──────── Texto

Decreto-lei de 1941 estipula que o traje de banho das senhoras deve ter “calção justo à perna”. Para os homens “fato inteiro”
FOTO ARQUIVO HISTÓRICO MUNICIPAL DE CASCAIS - COLEÇÃO HOTEL PALÁCIO
Em 1940,
Portugal recebeu milhares de refugiados em fuga de uma Europa que era
mais tolerante nos costumes, mas estava em guerra. As
mulheres estrangeiras fumavam, usavam saias curtas e iam sozinhas paras
os cafés, deixando muitos homens portugueses embasbacados com tanta
modernidade. No ano seguinte, para prevenir alegados
atentados ao pudor nas praias, Salazar legislou sobre o que os fatos de
banho devem esconder
Ditadura e
regulamentação da liberdade no vestir andam muitas vezes de mão dada, e
Portugal não escapou a nenhuma delas. Em maio de 1941, o ministro do
Interior, Mário Pais de Sousa, dois anos mais novo do que António
Salazar e conterrâneo do ditador, decidiu prevenir o aparecimento de
gente com o corpo excessivamente à mostra nas praias nacionais, antes
que os portugueses, mas sobretudo as mulheres, adotassem os trajes de
milhares de refugiados estrangeiros que cruzavam as nossas fronteiras.
É neste
contexto de contacto com novos hábitos e costumes, de mulheres que
fumavam e se sentavam sozinhas nas esplanadas, que o Governo decreta que
“nos termos da Constituição, pertence ao Estado zelar pela moralidade
pública e tomar todas as providências no sentido de evitar a corrupção
dos costumes. Factos ocorridos durante a última época balnear mostraram a
necessidade de se estabelecerem (...) as normas adequadas à salvaguarda
daquele mínimo de condições de decência que as conceções morais e mesmo
estéticas dos povos civilizados ainda, felizmente, não dispensam”.

────────────────

* _Problema A_
Enumere todos os comportamentos que o texto sobre o decreto dos fatos de banho atribui às mulheres estrangeiras.
* _Problema B_
Prossiga o texto sobre o decreto dos fatos de banho a partir da última frase apresentada.

──────── Material de origem

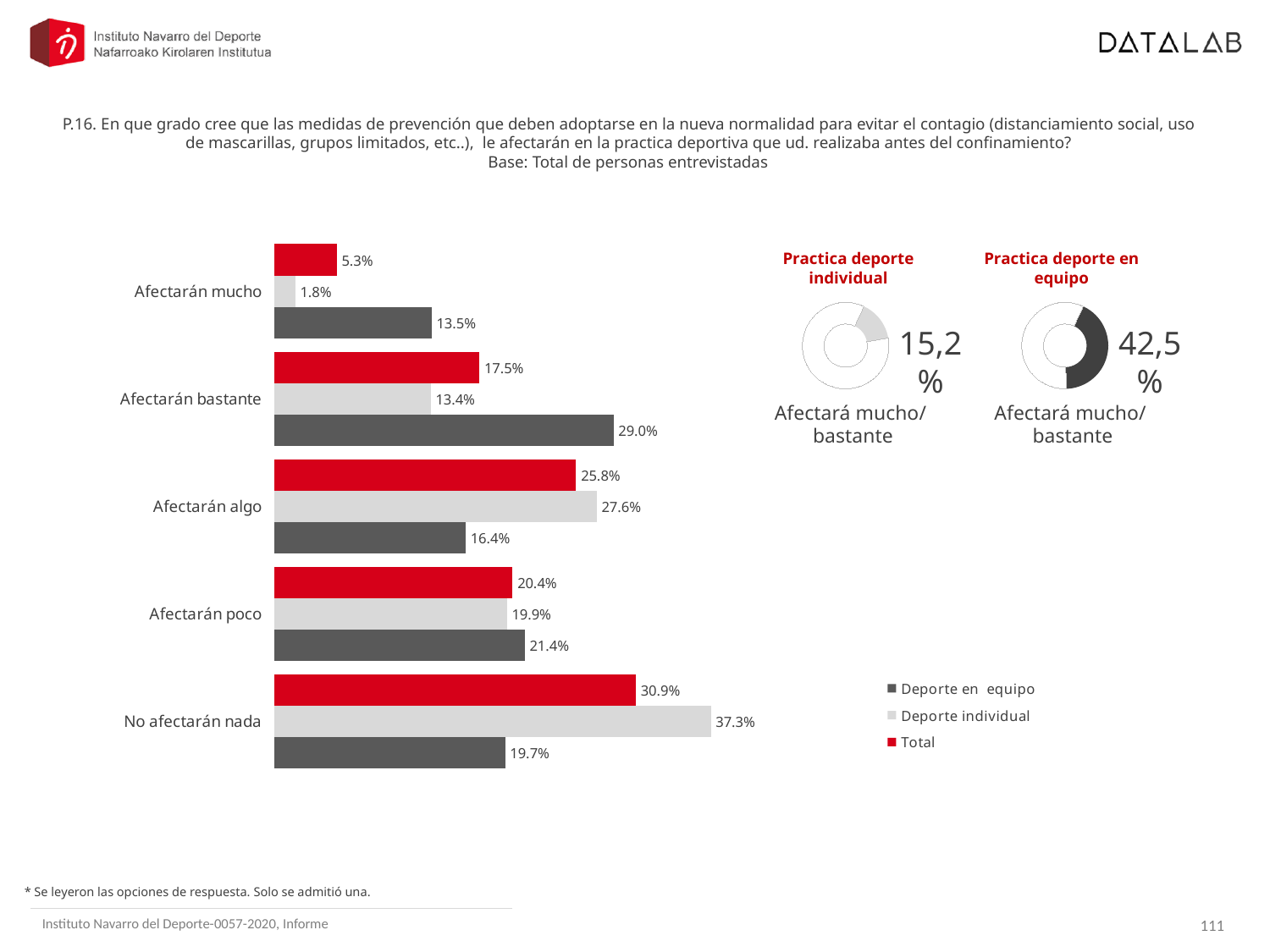
How many series does the bar chart's legend list? 3 In the bar chart, what is the 'Deporte individual' value for 'Afectarán mucho'? 1.8% In the bar chart, what is the 'Deporte en equipo' value for 'Afectarán bastante'? 29.0% In the 'Practica deporte en equipo' donut chart, what percentage answered 'Afectará mucho/bastante'? 42,5% In the bar chart, which category has the lowest Total value? Afectarán mucho In the bar chart, for 'Afectarán algo', which is larger: the 'Deporte individual' value or the 'Deporte en equipo' value? Deporte individual In the bar chart, what is the difference between the 'Deporte individual' and 'Deporte en equipo' values for 'No afectarán nada'? 17.6% In the bar chart, what is the Total value for 'No afectarán nada'? 30.9% What type of chart is the main chart on the left of the slide? Bar chart In the 'Practica deporte individual' donut chart, what percentage answered 'Afectará mucho/bastante'? 15,2% In the bar chart, which category has the highest 'Deporte individual' value? No afectarán nada How many response categories are shown in the bar chart? 5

────────────────

* _Resultado A_
- Fumavam
- Usavam saias curtas
- Iam sozinhas para os cafés
- Sentavam-se sozinhas nas esplanadas

* _Resultado B_
O decreto diz
que só será permitido “usar e vender fatos de banho que não contrariem
as condições mínimas oficialmente fixadas e tornadas públicas” que o
“uso dos fatos de banho é restrito às praias, piscinas e outros locais
destinados à prática de natação, sendo rigorosamente proibido
ostentá-los fora desses lugares”. O legislador acrescentou estar atento
“às exigências do desporto de natação”.
A lei não
mencionava as características dos fatos de banho − que serão descritas
em editais posteriormente afixados nas zonas balneares... e que aí
permaneceram durante largas décadas, sobrevivendo alguns, para amostra,
depois do 25 de Abril de 1974, quando já tinham prescrito pelo uso.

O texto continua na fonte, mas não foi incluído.